March 13, 2011
“What’s a ‘p-value’ and why do I need one?”
Late last night somebody asked me roughly that question, which led me to realize that I can’t really formulate a clear description of what’s going on in regression analysis. So I thought I’d write a post and give it a try.
Imagine that somebody tells you that, because of a recent head trauma he suffered, he can accurately predict the outcome of coin tosses. Not being an overly credulous person, but having seen a number of sitcoms where such events are possible, you want to find out whether or not what your friend says is true.
You propose a simple test: your friend makes a prediction, “heads” or “tails,” and then you flip a coin and record whether or not he got the prediction right. You will then repeat this simple procedure for 10 total coin flips, and add up his scores to see how many he got right overall.

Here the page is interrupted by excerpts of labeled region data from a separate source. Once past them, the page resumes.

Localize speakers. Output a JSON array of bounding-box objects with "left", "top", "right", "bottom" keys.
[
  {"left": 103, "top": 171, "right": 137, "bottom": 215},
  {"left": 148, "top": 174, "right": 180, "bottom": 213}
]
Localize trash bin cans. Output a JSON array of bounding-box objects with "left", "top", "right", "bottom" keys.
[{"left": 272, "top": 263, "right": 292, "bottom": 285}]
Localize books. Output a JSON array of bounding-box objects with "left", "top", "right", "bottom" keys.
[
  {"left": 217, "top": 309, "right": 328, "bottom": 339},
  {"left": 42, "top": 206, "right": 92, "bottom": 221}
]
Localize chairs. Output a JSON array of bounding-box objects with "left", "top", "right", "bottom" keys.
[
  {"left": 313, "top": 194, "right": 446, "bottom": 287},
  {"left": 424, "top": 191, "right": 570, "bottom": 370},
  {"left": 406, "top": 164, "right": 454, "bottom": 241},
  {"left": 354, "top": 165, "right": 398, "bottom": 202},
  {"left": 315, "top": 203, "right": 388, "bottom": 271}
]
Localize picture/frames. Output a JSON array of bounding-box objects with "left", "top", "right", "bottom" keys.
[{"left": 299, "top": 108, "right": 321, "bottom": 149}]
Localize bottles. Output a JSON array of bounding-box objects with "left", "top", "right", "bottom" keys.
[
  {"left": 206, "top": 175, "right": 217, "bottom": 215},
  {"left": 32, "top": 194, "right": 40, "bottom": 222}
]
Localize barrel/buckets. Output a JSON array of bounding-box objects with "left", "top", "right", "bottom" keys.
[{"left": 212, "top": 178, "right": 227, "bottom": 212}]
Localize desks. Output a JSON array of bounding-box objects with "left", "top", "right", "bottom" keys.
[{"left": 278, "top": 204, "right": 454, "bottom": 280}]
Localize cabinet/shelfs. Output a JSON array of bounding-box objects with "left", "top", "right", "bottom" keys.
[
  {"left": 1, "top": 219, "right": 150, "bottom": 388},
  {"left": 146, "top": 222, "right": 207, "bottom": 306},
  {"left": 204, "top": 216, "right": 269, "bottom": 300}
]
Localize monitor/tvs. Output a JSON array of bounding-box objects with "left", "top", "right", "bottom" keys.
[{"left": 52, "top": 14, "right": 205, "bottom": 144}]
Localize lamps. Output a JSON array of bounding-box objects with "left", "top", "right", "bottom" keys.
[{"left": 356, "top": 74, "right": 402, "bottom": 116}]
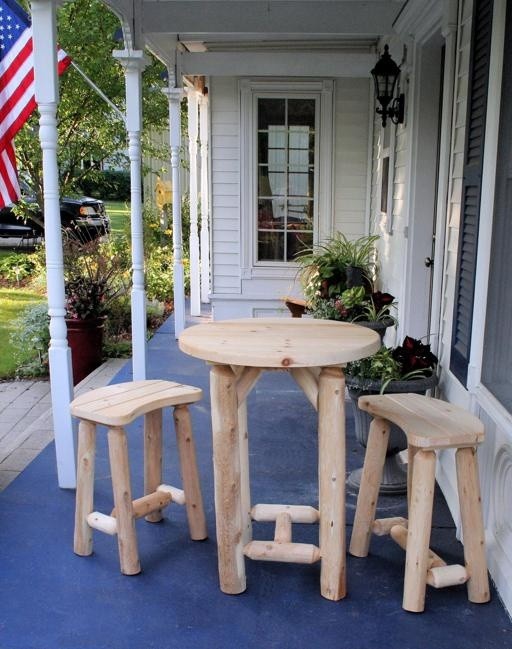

From intuition, it’s clear that getting, say, 6 right out of 10 would not be a very impressive result. After all, anyone has a 50% chance of guessing the outcome of any given coin toss. You would hardly be ready to declare your friend psychic if he got one more correct answer than you would expect from pure chance.
How many correct answers would it take to convince you that there is something to these legendary sitcom injuries? Eight correct? Nine? When you make this judgment, you are implicitly comparing your friend’s result to the result you would expect from a person with no special powers, and thinking about whether the difference between those two results is large enough to be convincing.
The p-value is just a formalization of this intuition (the “p” stands for “probability”). After you perform the test and look at the number your friend got correct, you want to answer the question, “What is the chance I would see a result as extreme as the one I am now seeing, if my friend were just a normal person with no powers?”
For flipping coins, it turns out this question is very easy to answer. If you guess and flip a coin once, your chance of getting it right is 50%. The chance of getting it right twice in a row is 25%. The chance of getting it wrong twice in a row is also 25%. Some basic extensions of this type of reasoning leads to the following table, for 10 coin flips:
To put the same information in a chart, it looks like this:
At this point, it helps to reformulate what your friend is saying into a testable hypothesis. What we would expect, for a normal person, is that when doing this test with 10 coin flips, the average number they would get right is five. What your friend is saying, in effect, is “My personal average is not five.” The purpose of this test is to figure out whether it’s reasonable to believe your friend.
Okay, so let’s say you do the test and your friend gets 8 out of 10. Vindicated? I don’t know, let’s see. If his real average is 5, what is the chance of seeing a result at least as far away from 5 as this is? To find out, we look at all the results that are at least three away from five. That means 8, 9, and 10, but also 0, 1, and 2. Adding up all those percentages, we find that the probability that a normal person would get a result at least this extreme is almost 11%. It was a pretty good performance overall, but not really overwhelming evidence of psychic powers.
What if you had performed the test and your friend got 0 out of 10 correct? That is, every single time he says “heads,” it comes up “tails,” and vice-versa. Even though all his answers were wrong, you could still take this as strong evidence that his personal expected average is different from 5. According to the table, in only .20% of cases would you see a result as extreme as this one for a normal person (chance of getting 0 right plus chance of getting 10 right). Even though he got all the answers wrong, it would still seem to be the case that you can just reverse all his predictions and do better than chance.
So this is basically what we’re trying to do when we do statistical analysis. We have this information, our friend saying “heads” or “tails,” that we’re trying to use to predict a real-world event, a coin actually coming up either heads or tails. We want to know if his information helps us make better predictions or if they’re just garbage. The p-value is a way to measure that. It tells us that if his predictions were really garbage, this is the probability that they would have seemed to provide a prediction at least as useful as the one they actually did provide.